This study addresses the gap in evaluating Shapley value–based explanation methods, which has relied on quantitative metrics disconnected from human utility and lacked empirical validation in high-stakes settings. The authors propose a unified amortized computation framework to systematically compare eight Shapley variants within a real-world, low-latency risk control system. Leveraging expert analyst reviews of 3,735 cases, they conduct the first large-scale assessment of these methods’ impact on human decision-making. Their findings reveal that commonly used metrics—such as sparsity and faithfulness—fail to predict human-perceived clarity or decision utility. Although none of the methods improved objective performance, all significantly increased decision confidence, exposing risks of automation bias and underscoring the critical need for human-centered evaluation in explainable AI.

Shapley values are a cornerstone of explainable AI, yet their proliferation into competing formulations has created a fragmented landscape with little consensus on practical deployment. While theoretical differences are well-documented, evaluation remains reliant on quantitative proxies whose alignment with human utility is unverified. In this work, we use a unified amortized framework to isolate semantic differences between eight Shapley variants under the low-latency constraints of operational risk workflows.

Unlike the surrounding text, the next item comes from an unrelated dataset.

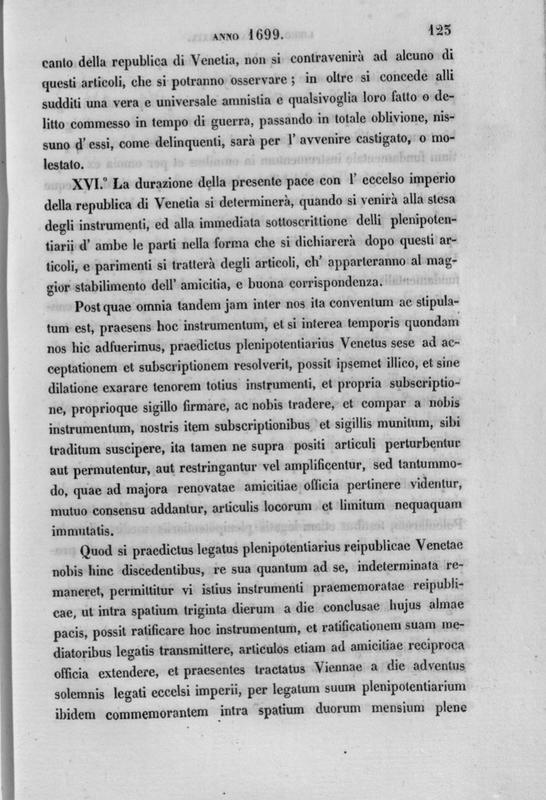 ANNO 1699. 125

canto della republica di Venetia, non si contravenirà ad alcuno di questi articoli, che si potranno osservare; in oltre si concede alli sudditi una vera e universale amnistia e qualsivoglia loro fatto o delitto commesso in tempo di guerra, passando in totale oblivione, nissuno d' essi, come delinquenti, sarà per l' avvenire castigato, o molestato.

XVI.° La durazione della presente pace con l' eccelso imperio della republica di Venetia si determinerà, quando si venirà alla stesa degli instrumenti, ed alla immediata sottoscrittione delli plenipotentiarii d' ambe le parti nella forma che si dichiarerà dopo questi articoli, e parimenti si tratterà degli articoli, ch' apparteranno al maggior stabilimento dell' amicitia, e buona corrispondenza.

Post quae omnia tandem jam inter nos ita conventum ac stipulatum est, praesens hoc instrumentum, et si interea temporis quondam nos hic adfuerimus, praedictus plenipotentiarius Venetus sese ad acceptationem et subscriptionem resolverit, possit ipsemet illico, et sine dilatione exarare tenorem totius instrumenti, et propria subscriptione, proprioque sigillo firmare, ac nobis tradere, et compar a nobis instrumentum, nostris item subscriptionibus et sigillis munitum, sibi traditum suscipere, ita tamen ne supra positi articuli perturbentur aut permutentur, aut restringantur vel amplificentur, sed tantummodo, quae ad majora renovatae amicitiae officia pertinere videntur, mutuo consensu addantur, articulis locorum et limitum nequaquam immutatis.

Quod si praedictus legatus plenipotentiarius reipublicae Venetae nobis hinc discedentibus, re sua quantum ad se, indeterminata remaneret, permittitur vi istius instrumenti praememoratae reipublicae, ut intra spatium triginta dierum a die conclusae hujus almae pacis, possit ratificare hoc instrumentum, et ratificationem suam mediatoribus legatis transmittere, articulos etiam ad amicitiae reciproca officia extendere, et praesentes tractatus Viennae a die adventus solemnis legati eccelsi imperii, per legatum suum plenipotentiarium ibidem commemorantem intra spatium duorum mensium plene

We conduct a large-scale empirical evaluation across four risk datasets and a realistic fraud-detection environment involving professional analysts and 3,735 case reviews. Our results reveal a fundamental misalignment: standard quantitative metrics, such as sparsity and faithfulness, are decoupled from human-perceived clarity and decision utility. Furthermore, while no formulation improved objective analyst performance, explanations consistently increased decision confidence, signaling a critical risk of automation bias in high-stakes settings. These findings suggest that current evaluation proxies are insufficient for predicting downstream human impact, and we provide evidence-based guidance for selecting formulations and metrics in operational decision systems.